── Kaynak Metin ──
Her yıl Mart ayına girildiği zaman “Newroz acaba kutlanacak mı?”, “Bu yılki Newroz Nasıl Geçecek?”, “Devlet bu yılki Newroz’a izin verecek mi?” gibi soruların ardı arkası gelmiyordu. Soru ve cevabı ne olursa olsun, 1990’lı yıllardan sonra Newroz’un sıkıntılı hatta birçok olaya sahne olduğu veya insanların yaşamını yitirdiği bir biçimde geçtiği hala akıllardadır.

Newroz’un özellikle PKK İdeolojisinin damgasını taşıdığı ve kutlama biçiminin yine bu örgüt tarafından belirlendiği süreç, ne yazık ki sıkıntılı hep geçti. PKK, Newroz’a içerik verdikçe devlet de buna göre tedbir aldı, deyim yerindeyse karşı hamle geliştirdi. Bu anlamda sıkıntılı geçen her Newroz, insanların ölümünü beraberinde getirdi.

2010’lu yıllarda Newroz, daha çok Kürt müzisyenlerinin ve müzik gruplarının katıldıkları bir festival havası yaşadı. Bu anlamda Newroz’un açık hava konserleri olduğunu diyebiliriz. Bu yıllarda olayların olmadığı ve buna bağlı olarak insanların ölmediği Newrozlara tanıklık ettik. Hata daha sonraki yıllarda özellikle çözüm sürecinin olduğu 2013-2014 yıllarında Diyarbakır Newroz Alanı’nda Abdullah Öcalan’ın “Manifesto” olarak nitelendirildiği mektupları okundu; PKK kurmaylarından Cemil Bayık’ın görüntülü mesajı meydanda bulunan kalabalığa izlettirildi, bu görüntüler TV kanallarının canlı yayınlarıyla tüm dünyaya paylaştırıldı. Tarihine bakılırsa belki de en olaysız Newroz bu yıllarda kutlandı.
───
── Verilen Bilgiler ──
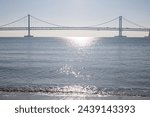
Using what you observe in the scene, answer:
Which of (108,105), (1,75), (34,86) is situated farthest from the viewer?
(1,75)

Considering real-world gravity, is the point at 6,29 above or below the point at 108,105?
above

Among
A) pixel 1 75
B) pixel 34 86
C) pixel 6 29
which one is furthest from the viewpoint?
pixel 6 29

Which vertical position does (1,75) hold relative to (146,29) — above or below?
below

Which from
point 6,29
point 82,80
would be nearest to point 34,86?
point 82,80

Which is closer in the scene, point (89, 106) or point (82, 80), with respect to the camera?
point (89, 106)

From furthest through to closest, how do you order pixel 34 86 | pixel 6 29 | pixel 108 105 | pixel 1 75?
pixel 6 29 < pixel 1 75 < pixel 34 86 < pixel 108 105

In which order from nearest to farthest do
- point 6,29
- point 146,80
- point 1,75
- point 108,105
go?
point 108,105 < point 146,80 < point 1,75 < point 6,29

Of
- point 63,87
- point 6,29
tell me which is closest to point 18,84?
point 63,87

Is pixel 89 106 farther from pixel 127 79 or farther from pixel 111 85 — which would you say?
pixel 127 79

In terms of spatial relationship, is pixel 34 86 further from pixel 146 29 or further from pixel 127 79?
pixel 146 29
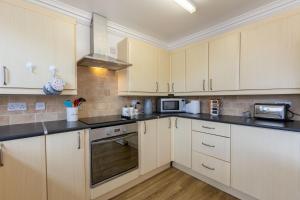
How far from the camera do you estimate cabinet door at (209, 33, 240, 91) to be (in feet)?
6.40

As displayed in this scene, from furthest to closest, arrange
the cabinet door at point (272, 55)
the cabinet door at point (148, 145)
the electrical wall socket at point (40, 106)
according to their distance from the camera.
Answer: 1. the cabinet door at point (148, 145)
2. the electrical wall socket at point (40, 106)
3. the cabinet door at point (272, 55)

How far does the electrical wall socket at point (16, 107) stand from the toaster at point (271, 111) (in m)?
2.84

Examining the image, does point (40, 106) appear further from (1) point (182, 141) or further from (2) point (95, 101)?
(1) point (182, 141)

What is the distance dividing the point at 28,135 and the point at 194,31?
8.67 feet

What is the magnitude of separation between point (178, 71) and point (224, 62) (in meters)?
0.84

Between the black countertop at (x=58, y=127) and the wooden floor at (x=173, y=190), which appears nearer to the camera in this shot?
the black countertop at (x=58, y=127)

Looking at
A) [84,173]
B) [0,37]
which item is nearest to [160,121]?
[84,173]

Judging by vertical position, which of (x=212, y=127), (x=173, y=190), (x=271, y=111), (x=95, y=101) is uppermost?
(x=95, y=101)

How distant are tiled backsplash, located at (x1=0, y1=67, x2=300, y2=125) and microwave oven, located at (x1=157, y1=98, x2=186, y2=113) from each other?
0.37 metres

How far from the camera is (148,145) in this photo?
2.12 metres

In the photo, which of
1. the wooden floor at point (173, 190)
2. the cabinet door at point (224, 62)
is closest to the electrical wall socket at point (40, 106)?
the wooden floor at point (173, 190)

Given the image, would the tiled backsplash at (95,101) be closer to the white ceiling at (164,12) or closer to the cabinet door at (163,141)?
the cabinet door at (163,141)

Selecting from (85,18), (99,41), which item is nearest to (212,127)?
(99,41)

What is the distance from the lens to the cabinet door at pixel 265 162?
1350 millimetres
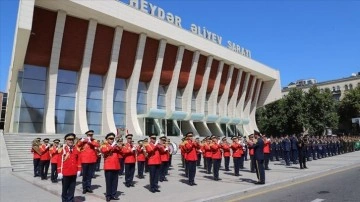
───
▸ **Görev**
Newroz metninde "Her yıl Mart" sözleriyle başlayıp "geçtiği hala akıllardadır." sözlerine kadar uzanan bölümün tamamını hiç değiştirmeden yazınız.

▸ **Alıştırma Cevabı**
Her yıl Mart ayına girildiği zaman “Newroz acaba kutlanacak mı?”, “Bu yılki Newroz Nasıl Geçecek?”, “Devlet bu yılki Newroz’a izin verecek mi?” gibi soruların ardı arkası gelmiyordu. Soru ve cevabı ne olursa olsun, 1990’lı yıllardan sonra Newroz’un sıkıntılı hatta birçok olaya sahne olduğu veya insanların yaşamını yitirdiği bir biçimde geçtiği hala akıllardadır.